In Sea-Land, though, our Supreme Court criticized the home-port doctrine at length (12 Cal.3d at 781-788, 117 Cal.Rptr. 448, 528 P.2d 56) and labeled it 'anachronistic'. (Id. at 787, 117 Cal.Rptr. 448, 528 P.2d 56.) It unanimously adopted the view of the minority in SAS that the possibility of international double taxation of instrumentalities of foreign commerce, which these containers admittedly are, was no reason to limit the local power to tax them upon a nondiscrimintory apportioned basis provided they had (as they did) a taxable situs here. (Id. at 786, 787-788, 117 Cal.Rptr. 448, 528 P.2d 56.)
2. The Tonnage Duty Prohibition
Article I, section 10, clause 3 of the United States Constitution prohibits the imposition by states (and presumably their subdivisions) of tonnage duties. The taxpayers contend that this prohibition invalidates the local property taxes at issue since they in practical effect are tonnage duties upon the cargo containers.
━━━━
AIM OF THE EXERCISE: How would you translate this sentence from the court passage on the tonnage duty prohibition into Spanish: "Article I, section 10, clause 3 of the United States Constitution prohibits the imposition by states (and presumably their subdivisions) of tonnage duties."

RECORDED INFORMATION:
━━━━
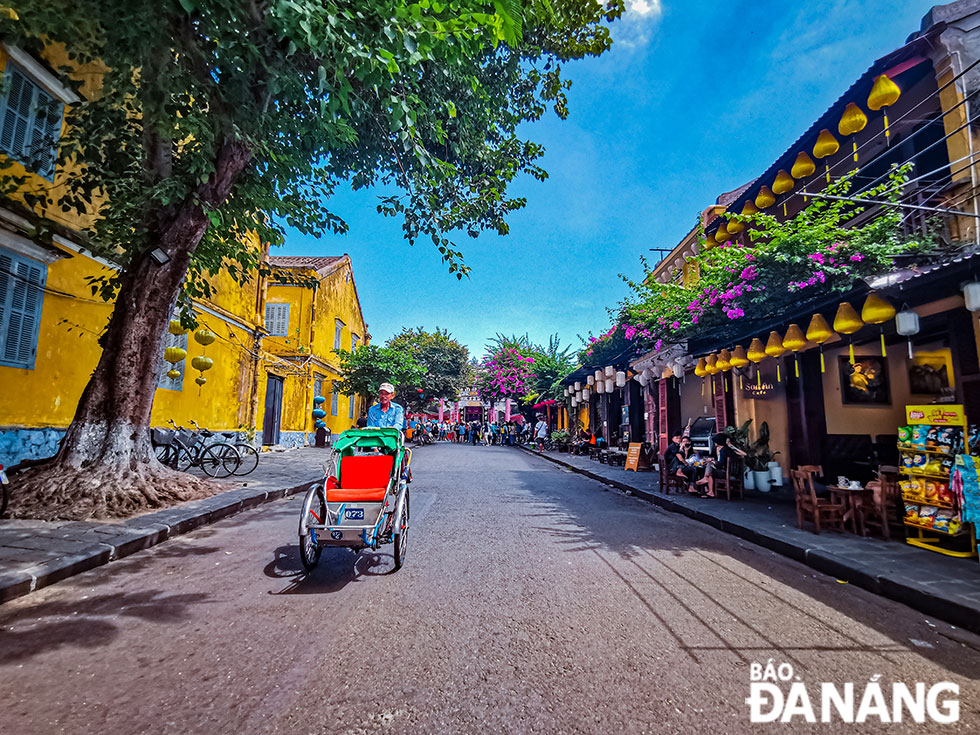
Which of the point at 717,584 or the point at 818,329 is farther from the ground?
the point at 818,329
━━━━
FULL SOLUTION: El artículo I, sección 10, cláusula 3 de la Constitución de los Estados Unidos prohíbe la imposición de derechos de tonelaje por parte de los estados (y presumiblemente de sus subdivisiones).